- [Directive]: Transcribe the part of the article on document production in French set-aside proceedings starting at "Subsequent case law" and ending at "Cour de cassation.".

- [Page extract]:
## Begin

• news-banner

    Expert Insights

Document Production in French Set-aside Proceedings: limited powers despite an increasingly extensive scrutiny of the set aside judge

Brief reminder on the grounds for set-aside appeal under French arbitration law

Under French law, set-aside proceedings against an international arbitration award can be brought before the competent Court of Appeal (namely, for most of the time, the Paris Court of Appeals).

Article 1520 of the French Code of Civil Procedure provides five limited grounds of annulment:

  1. lack of jurisdiction;
  2. the constitution of the tribunal is irregular;
  3. the tribunal failed to comply with its mission;
  4. breach of due process;
  5. the recognition or enforcement of the award breaches international public policy.

The international public policy ground has evolved significantly in the recent years, particularly after the French Supreme Court (“Cour de cassation”) overturned its previous case law as to the level of scrutiny during set-aside proceedings. Before 2022, the Cour de cassation only performed a narrow control on the ground of “flagrant, effective and concrete” violation of the international public policy. This approach was replaced by a more extensive control following two decisions (Belokon, March 23, 2022, No. 17-17.981; Sorelec, September 7, 2022, No. 20-22.118) that removed the flagrancy requirement.

Since this overturn, one could fear that the French set-aside judge be tempted to extend its scrutiny into the merits of the award through the international public policy ground.  

Subsequent case law nevertheless demonstrated opposite: the review of international public policy remains limited to the enforcement of the award as opposed to the merits of the award itself. 

A recent decision dated September 18, 2024 (No. 21-20.140), rendered by the Cour de cassation, reaffirmed this point when discussing the arbitral tribunal’s denial of a document production request. 

Practical implications for parties to arbitration in the light of the decision rendered by the Cour de cassation on September 18, 2024

The dispute arose from an electricity supply contract between Green Network (Italy) and Alpiq (Switzerland) - ICC rules and seat in Paris. The tribunal ruled in favour of Alpiq. Green Network therefore brought set-aside proceedings before the Paris Court of Appeal, which rejected the appeal.

Green Network filed a further appeal before the Cour de cassation. 

One of the set-aside ground for appeal before the Supreme Court was based around the alleged fact that the arbitral tribunal refused Green Network’s request for production of documents without justification. According to the Green Network, this refusal breached its right to a fair defence and, as a consequence, violated French international public policy.

The Cour de cassation upheld the Court of Appeal decision: the Supreme Court recalled the principles according to which it is not for State courts to review award on its merits, nor to appreciate the arbitral tribunal’s (discretionary) assessment of the relevance (or lack thereof) of a document when assessing a party’s document production request.

## End

- [Material shown]:
## Begin

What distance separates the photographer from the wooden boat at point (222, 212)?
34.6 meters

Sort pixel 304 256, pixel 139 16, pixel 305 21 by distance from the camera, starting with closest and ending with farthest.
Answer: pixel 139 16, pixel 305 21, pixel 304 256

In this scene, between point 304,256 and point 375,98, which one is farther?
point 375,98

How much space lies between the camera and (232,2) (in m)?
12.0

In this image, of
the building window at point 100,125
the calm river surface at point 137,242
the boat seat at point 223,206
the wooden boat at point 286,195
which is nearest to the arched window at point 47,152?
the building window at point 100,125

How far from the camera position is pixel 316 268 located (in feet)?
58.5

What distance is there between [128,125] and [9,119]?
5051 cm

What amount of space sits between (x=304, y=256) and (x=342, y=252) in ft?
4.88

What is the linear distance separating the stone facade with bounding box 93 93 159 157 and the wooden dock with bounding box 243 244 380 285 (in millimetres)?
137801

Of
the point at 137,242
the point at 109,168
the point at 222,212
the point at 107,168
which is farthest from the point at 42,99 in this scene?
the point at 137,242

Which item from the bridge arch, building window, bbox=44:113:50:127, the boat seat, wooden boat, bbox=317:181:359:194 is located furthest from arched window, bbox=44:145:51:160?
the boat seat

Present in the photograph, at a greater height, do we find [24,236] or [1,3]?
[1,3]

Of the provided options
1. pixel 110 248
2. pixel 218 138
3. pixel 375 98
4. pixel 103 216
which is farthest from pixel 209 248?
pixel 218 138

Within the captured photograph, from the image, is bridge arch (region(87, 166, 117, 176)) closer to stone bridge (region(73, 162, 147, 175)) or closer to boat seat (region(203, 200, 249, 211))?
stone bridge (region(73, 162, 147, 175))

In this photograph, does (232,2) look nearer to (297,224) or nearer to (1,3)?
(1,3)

## End
## Begin

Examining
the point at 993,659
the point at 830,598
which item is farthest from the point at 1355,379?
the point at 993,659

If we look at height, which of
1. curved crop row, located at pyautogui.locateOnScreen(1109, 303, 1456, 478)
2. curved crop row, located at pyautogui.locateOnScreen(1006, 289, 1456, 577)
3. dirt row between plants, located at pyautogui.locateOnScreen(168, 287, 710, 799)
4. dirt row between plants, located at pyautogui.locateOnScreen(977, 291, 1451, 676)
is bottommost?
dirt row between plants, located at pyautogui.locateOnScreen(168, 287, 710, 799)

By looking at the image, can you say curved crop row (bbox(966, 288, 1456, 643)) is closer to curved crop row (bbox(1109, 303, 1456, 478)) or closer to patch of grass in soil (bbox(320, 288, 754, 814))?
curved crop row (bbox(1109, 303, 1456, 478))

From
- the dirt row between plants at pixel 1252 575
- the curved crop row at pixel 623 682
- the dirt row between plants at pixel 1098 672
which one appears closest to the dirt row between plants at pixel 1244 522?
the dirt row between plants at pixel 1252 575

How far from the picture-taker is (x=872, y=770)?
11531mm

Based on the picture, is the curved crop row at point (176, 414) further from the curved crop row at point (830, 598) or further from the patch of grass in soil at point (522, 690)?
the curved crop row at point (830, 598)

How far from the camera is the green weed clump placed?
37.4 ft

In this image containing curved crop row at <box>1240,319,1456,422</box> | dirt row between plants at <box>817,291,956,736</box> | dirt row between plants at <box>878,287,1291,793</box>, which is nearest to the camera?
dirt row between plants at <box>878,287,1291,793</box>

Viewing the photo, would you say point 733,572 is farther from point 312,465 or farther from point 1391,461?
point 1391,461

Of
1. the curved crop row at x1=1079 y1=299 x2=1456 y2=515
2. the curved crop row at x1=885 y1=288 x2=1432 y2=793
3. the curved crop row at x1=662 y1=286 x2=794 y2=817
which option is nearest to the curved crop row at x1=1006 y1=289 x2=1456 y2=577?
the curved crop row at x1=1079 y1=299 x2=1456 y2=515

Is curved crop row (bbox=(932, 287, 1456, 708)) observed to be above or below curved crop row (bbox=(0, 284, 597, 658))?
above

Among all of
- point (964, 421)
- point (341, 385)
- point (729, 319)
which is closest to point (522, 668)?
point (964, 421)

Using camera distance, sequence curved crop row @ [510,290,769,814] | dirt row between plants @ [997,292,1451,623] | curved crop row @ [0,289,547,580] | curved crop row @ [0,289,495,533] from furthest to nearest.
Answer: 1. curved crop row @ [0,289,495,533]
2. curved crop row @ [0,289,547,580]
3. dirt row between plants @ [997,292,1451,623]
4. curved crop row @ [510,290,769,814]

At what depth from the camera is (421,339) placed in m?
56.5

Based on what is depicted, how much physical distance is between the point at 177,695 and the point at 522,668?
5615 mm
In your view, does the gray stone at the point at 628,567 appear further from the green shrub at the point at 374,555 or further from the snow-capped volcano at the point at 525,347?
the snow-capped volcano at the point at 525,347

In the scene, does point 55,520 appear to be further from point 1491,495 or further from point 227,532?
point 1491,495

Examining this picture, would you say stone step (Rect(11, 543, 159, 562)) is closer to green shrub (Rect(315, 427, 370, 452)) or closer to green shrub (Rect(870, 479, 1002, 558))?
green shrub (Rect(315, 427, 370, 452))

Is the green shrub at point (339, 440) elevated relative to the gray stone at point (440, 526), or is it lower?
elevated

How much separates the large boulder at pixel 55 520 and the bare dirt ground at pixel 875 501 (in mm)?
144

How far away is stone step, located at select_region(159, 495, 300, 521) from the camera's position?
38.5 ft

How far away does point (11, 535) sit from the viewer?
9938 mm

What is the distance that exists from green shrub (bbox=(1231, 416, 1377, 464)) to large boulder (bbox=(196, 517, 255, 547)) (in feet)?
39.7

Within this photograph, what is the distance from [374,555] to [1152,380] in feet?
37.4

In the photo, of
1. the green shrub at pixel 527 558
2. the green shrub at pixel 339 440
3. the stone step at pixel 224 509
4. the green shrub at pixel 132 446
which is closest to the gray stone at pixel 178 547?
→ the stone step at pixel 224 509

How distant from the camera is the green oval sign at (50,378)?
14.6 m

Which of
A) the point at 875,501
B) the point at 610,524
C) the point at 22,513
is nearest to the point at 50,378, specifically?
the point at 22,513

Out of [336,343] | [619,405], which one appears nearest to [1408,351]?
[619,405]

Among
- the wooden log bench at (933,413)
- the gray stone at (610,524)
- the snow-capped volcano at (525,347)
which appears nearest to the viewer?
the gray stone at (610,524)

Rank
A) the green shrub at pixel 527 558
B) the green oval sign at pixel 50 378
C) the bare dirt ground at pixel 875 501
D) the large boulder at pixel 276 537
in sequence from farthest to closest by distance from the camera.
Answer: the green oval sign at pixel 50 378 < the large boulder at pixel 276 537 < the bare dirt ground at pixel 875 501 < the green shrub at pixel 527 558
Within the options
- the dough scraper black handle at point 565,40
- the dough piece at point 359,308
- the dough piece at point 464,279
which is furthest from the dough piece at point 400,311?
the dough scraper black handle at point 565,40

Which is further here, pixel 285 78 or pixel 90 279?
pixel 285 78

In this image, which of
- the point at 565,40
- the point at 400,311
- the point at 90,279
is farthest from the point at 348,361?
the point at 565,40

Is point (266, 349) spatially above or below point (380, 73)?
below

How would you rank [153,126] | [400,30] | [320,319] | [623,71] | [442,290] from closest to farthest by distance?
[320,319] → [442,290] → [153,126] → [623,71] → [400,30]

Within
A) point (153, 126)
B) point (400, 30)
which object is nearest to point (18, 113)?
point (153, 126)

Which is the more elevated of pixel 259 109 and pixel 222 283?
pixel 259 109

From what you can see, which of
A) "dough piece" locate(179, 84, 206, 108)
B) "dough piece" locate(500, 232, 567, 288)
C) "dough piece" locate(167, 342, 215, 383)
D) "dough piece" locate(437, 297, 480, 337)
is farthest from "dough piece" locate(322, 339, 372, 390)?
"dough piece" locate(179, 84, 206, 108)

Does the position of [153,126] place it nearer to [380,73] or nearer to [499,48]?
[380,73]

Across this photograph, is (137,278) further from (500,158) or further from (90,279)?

## End
## Begin

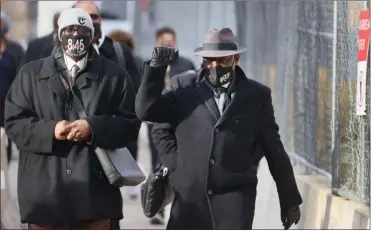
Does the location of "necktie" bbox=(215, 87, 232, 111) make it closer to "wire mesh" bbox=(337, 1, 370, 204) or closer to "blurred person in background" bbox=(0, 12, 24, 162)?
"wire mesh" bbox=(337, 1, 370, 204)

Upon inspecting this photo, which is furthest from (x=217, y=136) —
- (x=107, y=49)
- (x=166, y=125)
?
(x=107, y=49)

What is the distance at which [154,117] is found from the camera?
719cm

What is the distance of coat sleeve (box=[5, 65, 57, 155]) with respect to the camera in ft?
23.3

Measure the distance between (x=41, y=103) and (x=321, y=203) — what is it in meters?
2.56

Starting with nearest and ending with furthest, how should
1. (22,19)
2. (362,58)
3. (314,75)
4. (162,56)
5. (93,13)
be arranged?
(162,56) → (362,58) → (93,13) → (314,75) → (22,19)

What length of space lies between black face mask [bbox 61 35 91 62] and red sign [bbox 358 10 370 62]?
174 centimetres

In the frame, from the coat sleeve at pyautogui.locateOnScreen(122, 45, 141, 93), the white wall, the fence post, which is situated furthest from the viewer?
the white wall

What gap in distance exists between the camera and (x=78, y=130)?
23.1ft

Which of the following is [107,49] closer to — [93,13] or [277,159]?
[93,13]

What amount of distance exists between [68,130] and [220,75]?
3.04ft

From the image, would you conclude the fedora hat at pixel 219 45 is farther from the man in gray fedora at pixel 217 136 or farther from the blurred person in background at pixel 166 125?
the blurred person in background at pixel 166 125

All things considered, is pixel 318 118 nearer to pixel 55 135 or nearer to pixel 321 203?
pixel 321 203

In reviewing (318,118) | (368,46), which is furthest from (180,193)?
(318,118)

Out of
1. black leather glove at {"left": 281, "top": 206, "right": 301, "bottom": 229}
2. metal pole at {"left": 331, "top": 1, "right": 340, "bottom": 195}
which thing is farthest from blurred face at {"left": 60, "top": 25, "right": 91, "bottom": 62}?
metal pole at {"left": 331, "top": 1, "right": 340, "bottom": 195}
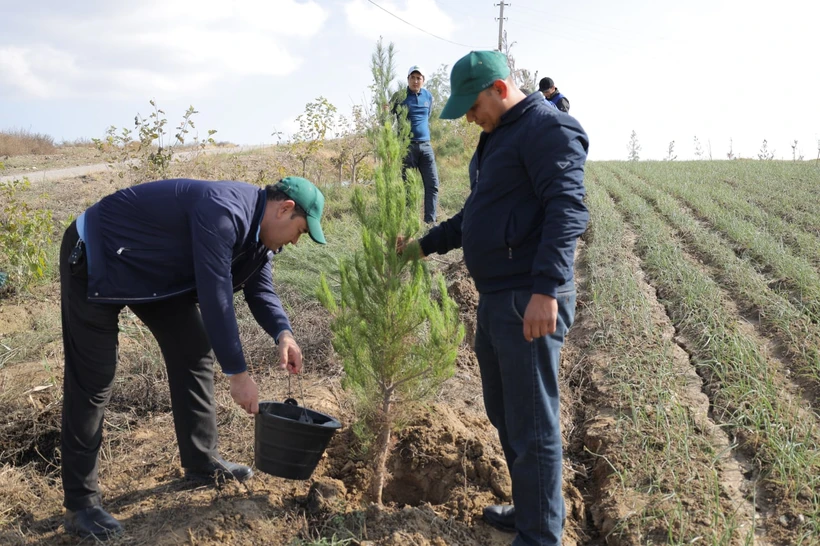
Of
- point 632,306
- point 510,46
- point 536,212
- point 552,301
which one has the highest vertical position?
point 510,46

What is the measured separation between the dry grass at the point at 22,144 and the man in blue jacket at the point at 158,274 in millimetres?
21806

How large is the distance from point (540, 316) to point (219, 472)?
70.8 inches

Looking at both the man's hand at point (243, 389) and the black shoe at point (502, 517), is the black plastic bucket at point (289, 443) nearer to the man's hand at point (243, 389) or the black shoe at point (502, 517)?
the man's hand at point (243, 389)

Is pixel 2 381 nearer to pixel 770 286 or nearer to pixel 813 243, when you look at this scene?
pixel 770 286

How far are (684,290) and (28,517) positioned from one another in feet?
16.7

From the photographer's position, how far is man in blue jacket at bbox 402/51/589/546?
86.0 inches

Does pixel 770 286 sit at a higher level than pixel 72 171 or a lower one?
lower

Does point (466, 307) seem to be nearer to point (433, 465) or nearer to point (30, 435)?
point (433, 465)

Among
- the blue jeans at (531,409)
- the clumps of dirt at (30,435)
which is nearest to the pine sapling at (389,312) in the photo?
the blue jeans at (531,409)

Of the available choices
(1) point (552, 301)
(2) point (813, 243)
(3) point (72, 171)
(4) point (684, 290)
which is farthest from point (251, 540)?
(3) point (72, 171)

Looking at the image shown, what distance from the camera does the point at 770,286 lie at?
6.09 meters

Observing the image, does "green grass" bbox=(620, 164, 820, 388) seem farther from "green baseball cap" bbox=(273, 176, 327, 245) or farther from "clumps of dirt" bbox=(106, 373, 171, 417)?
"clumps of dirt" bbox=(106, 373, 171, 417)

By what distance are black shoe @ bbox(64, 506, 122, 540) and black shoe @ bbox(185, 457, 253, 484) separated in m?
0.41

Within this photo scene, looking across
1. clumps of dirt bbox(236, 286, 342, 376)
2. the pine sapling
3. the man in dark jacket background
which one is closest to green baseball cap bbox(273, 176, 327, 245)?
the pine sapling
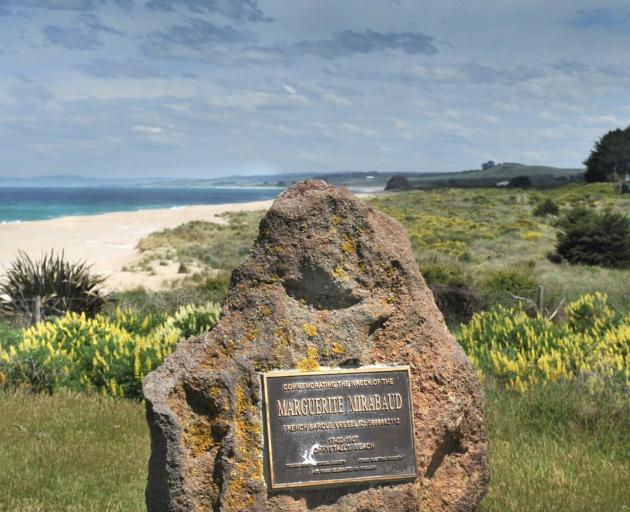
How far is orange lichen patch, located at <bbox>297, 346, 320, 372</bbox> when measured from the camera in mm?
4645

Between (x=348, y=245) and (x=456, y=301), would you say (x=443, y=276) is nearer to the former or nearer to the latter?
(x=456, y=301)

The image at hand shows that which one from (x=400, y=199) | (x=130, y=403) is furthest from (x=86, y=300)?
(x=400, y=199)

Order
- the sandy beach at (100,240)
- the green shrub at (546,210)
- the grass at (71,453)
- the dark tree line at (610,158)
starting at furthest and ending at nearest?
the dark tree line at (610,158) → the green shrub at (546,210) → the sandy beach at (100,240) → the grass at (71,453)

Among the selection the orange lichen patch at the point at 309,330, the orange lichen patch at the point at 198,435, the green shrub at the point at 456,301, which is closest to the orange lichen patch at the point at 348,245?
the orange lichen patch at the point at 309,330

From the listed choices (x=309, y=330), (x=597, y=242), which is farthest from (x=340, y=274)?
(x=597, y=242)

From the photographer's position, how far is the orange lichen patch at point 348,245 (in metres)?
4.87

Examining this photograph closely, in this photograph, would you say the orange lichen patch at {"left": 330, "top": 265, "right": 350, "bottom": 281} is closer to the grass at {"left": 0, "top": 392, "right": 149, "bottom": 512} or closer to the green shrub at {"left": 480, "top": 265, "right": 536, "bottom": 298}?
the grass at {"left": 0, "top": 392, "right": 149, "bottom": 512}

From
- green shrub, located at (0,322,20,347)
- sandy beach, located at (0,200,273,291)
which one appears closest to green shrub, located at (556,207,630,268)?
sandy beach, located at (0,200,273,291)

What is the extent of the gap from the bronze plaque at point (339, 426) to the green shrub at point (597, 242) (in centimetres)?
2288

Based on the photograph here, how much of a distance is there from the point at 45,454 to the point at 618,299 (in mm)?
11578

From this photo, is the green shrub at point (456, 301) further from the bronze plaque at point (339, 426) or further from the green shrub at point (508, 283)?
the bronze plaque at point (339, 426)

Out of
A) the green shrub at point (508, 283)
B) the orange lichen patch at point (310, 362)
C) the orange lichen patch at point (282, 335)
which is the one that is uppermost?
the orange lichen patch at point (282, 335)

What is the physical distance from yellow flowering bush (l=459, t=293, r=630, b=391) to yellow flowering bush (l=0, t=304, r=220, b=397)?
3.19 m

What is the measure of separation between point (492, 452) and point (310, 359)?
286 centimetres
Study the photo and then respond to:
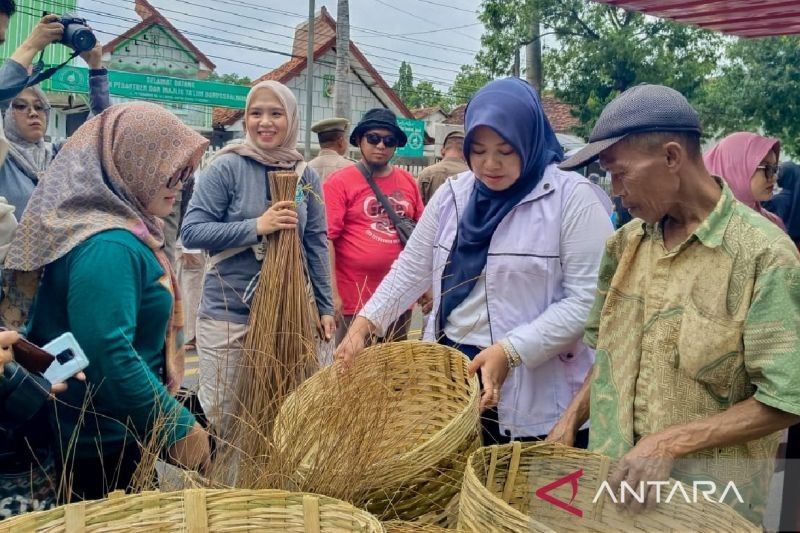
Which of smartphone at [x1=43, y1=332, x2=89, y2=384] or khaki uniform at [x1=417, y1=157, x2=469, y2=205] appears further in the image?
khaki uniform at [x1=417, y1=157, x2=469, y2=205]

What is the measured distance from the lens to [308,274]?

## End

- [Correct answer]:
Subsequent case law nevertheless demonstrated opposite: the review of international public policy remains limited to the enforcement of the award as opposed to the merits of the award itself. 

A recent decision dated September 18, 2024 (No. 21-20.140), rendered by the Cour de cassation, reaffirmed this point when discussing the arbitral tribunal’s denial of a document production request. 

Practical implications for parties to arbitration in the light of the decision rendered by the Cour de cassation on September 18, 2024

The dispute arose from an electricity supply contract between Green Network (Italy) and Alpiq (Switzerland) - ICC rules and seat in Paris. The tribunal ruled in favour of Alpiq. Green Network therefore brought set-aside proceedings before the Paris Court of Appeal, which rejected the appeal.

Green Network filed a further appeal before the Cour de cassation.